RSD/CRSP may cause Occipital Neuralgia requiring innovative and costly approaches to treatment for pain relief due to its unique nature.
Most of the feeling in the back and top of the head is transmitted to the brain by the two greater occipital nerves. There is one nerve on each side of the head. Emerging from between bones of the spine in the upper neck, the two occipital nerves make their way through muscles at the back of the head and into the scalp. They sometimes reach nearly as far forward as the forehead, but do not cover the face or the area near the ears; other nerves supply these regions.
Irritation of one these nerves anywhere along their course can cause a shooting, zapping, electric, or tingling pain very similar to that of trigeminal neuralgia, only with symptoms located on one side of the scalp rather than in the face. Sometimes the pain can also seem to shoot forward (“radiate”) toward one eye. In some patients the scalp becomes extremely sensitive to even the lightest touch, making washing the hair or lying on a pillow nearly impossible. In other patients there may be numbness in the affected area. The region where the nerves enter the scalp may be extremely tender.

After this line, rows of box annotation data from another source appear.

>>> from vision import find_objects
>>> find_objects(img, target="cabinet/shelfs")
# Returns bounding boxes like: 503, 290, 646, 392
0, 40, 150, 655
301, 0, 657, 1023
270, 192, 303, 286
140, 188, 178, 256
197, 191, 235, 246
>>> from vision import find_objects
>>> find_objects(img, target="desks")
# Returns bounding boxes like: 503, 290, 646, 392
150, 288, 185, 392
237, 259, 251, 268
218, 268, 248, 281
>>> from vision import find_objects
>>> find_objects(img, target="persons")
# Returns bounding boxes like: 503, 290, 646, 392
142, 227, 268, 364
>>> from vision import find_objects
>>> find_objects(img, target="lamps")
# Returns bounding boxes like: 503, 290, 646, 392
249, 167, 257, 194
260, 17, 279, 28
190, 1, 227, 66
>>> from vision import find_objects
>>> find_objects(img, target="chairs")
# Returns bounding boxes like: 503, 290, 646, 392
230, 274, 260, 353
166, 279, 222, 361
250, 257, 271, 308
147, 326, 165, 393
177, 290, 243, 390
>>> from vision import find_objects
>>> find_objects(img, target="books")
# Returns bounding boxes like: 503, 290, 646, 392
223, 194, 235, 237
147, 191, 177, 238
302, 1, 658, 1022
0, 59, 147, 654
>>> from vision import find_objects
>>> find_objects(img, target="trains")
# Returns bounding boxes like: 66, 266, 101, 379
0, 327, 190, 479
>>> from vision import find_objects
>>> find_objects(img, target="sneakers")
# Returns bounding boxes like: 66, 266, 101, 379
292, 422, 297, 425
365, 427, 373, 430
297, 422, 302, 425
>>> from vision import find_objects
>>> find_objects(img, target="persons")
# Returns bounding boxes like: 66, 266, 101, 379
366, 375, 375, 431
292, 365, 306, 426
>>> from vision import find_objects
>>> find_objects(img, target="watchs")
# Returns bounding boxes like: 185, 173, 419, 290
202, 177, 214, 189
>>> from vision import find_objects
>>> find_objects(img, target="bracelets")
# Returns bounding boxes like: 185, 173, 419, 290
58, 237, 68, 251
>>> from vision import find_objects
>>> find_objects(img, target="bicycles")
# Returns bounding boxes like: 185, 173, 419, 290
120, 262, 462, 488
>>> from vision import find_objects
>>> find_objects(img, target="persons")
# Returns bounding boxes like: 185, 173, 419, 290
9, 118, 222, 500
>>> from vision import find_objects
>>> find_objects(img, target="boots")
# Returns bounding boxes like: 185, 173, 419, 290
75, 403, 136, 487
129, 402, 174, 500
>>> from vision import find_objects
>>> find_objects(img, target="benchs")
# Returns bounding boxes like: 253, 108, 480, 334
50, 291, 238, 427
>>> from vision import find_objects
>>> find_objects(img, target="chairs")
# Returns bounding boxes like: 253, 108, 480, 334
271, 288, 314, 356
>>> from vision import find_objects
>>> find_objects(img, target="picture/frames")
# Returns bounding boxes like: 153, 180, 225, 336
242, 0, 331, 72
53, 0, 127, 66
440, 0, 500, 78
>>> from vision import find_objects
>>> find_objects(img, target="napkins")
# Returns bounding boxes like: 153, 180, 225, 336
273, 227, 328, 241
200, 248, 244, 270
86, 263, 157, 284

Occiptal Neuralgia may occur spontaneously, or as the result of a pinched nerve root in the neck (from arthritis, for example), or as the result of prior injury or surgery to the scalp or skull. Sometimes “tight” muscles at the back of the head can entrap the nerves.
The pain is caused by irritation or injury to the nerves, which can be the result of trauma to the back of the head, pinching of the nerves by overly tight neck muscles, compression of the nerve as it leaves the spine due to osteoarthritis, or tumors or other types of lesions in the neck. Localized inflammation or infection, gout, diabetes, blood vessel inflammation (vasculitis), and frequent lengthy periods of keeping the head in a downward and forward position are also associated with occipital neuralgia. In many cases, however, no cause can be found. A positive response (relief from pain) after an anesthetic nerve block will confirm the diagnosis.
Occipital neuralgia can be diagnosed—and temporarily treated—by an occipital nerve block. For patients who do well with this temporary “deadening” of the nerve, a more permanent procedure may be a good option. These treatments include cutting the nerve surgically, “burning” the nerve with a radio-wave probe, or eliminating the nerve with a small dose of an injected toxin.
Obviously any procedure that deadens the nerve permanently is likely to leave some degree of permanent numbness in the scalp. A few patients may do well with procedures that “spare” the affected occipital nerve—a surgeon could decompress the nerve by removing any impinging muscles or scar tissue, or a pain specialist could implant an occipital nerve stimulator, a pacemaker-like device that stimulates the nerve with electricity resulting in tingling rather than pain.